女の子って、どうして常に複数人で行動したがるのかしら。私にはどうしても理解できないの。
「今更だけど、初対面の男にいきなり声をかけられて、驚いたでしょ」
 放課後、他の生徒はほぼ帰ってしまった夕闇の浸る美術室で、私と彼は、向かい合って座っていた。椅子を引いて座らせてくれた彼の所作は、女性の扱い方をきちんと心得ていて、素直に好感がもてた。

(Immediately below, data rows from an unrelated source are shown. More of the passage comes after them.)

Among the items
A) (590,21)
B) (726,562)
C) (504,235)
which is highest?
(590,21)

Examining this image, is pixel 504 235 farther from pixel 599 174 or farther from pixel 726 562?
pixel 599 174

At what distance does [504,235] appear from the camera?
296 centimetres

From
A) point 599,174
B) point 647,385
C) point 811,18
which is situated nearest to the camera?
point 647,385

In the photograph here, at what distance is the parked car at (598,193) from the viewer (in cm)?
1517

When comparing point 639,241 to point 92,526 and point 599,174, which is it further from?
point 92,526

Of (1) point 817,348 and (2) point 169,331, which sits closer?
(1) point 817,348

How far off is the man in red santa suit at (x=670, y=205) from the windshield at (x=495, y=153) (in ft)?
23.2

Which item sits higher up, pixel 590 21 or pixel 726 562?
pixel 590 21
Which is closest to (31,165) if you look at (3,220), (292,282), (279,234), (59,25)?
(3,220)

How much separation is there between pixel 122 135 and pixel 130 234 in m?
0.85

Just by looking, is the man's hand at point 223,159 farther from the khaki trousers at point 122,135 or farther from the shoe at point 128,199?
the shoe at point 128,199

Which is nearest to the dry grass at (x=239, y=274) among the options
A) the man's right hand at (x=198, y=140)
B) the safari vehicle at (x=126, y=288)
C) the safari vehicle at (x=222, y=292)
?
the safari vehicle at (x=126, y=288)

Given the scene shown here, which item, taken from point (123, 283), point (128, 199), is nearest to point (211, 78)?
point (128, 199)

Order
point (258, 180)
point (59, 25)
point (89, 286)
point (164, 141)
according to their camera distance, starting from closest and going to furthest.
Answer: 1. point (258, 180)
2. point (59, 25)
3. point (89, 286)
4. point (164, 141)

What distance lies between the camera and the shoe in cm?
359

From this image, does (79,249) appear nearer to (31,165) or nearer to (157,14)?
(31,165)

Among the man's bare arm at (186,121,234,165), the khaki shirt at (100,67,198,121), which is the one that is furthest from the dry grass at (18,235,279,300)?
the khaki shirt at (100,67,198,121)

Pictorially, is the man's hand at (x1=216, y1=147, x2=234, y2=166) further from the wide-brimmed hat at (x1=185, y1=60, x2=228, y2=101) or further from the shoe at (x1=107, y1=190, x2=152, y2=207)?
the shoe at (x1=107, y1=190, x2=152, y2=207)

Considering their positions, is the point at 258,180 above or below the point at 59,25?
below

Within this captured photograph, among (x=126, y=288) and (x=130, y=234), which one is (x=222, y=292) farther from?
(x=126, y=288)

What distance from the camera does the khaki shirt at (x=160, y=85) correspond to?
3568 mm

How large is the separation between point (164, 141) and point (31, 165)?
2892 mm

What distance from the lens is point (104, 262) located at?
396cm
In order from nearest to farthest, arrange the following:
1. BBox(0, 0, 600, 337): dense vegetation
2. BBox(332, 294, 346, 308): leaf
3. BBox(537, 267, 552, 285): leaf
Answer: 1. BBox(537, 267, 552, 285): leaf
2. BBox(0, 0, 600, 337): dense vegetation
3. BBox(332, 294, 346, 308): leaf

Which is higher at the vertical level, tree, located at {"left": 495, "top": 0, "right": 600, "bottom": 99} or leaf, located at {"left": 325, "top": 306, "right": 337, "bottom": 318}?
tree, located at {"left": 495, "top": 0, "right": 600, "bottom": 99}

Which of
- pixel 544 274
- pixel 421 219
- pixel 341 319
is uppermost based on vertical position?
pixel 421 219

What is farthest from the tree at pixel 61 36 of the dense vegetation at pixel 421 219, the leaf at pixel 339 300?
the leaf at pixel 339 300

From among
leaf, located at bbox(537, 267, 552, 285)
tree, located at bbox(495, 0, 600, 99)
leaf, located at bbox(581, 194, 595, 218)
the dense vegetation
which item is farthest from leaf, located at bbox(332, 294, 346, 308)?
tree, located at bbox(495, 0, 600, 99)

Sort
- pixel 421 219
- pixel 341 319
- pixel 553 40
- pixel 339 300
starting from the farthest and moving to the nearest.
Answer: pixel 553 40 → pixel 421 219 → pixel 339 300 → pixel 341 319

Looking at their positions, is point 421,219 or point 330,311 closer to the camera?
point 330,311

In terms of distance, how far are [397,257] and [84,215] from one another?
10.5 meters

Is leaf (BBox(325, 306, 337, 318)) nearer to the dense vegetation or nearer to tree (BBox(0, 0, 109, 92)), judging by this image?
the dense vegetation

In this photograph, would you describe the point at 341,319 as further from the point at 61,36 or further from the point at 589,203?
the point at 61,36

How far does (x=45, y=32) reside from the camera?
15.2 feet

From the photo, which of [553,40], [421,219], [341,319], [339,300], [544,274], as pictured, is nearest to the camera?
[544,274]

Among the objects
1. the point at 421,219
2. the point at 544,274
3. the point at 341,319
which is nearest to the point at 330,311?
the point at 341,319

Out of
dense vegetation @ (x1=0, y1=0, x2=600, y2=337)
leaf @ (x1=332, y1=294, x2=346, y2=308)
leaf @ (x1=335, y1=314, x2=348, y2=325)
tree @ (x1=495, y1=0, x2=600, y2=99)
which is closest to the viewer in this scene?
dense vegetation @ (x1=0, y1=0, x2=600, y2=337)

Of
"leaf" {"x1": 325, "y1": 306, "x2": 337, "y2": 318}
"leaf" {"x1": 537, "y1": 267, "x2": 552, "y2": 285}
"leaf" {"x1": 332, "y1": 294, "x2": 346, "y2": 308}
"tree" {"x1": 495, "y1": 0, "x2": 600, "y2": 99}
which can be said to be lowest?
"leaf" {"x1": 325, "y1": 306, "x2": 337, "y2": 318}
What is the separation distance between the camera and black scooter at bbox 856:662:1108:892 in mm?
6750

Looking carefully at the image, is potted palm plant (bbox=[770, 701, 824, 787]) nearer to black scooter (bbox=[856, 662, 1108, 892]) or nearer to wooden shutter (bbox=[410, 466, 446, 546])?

「そんなことない。あなたみたいな格好良い人に声をかけられて、素直に嬉しいわ。……それに」
 この私を、いつも一人でいるようなこんな私の存在を、見つけてくれたことが嬉しかったの。普通の人なら、無視するのに。
「それに?」
「……いいえ、なんでもないの」
「そう? それはともかく、僕が格好良いだなんて、君の趣味は変わっているね」そう言って、右手を口元に当てながら笑う彼。夕日の光を浴びて、暖かい陰影に包まれた彼の姿は、確実に私よりも綺麗にみえた。
 さっそくスケッチブックを開き、デッサンの準備を始めた彼に気付かれないように、そっと溜息をつく。
 どうか、彼が最後まで正気に戻りませんように。
 私なんかに声をかけたことを、後悔なんてしませんように。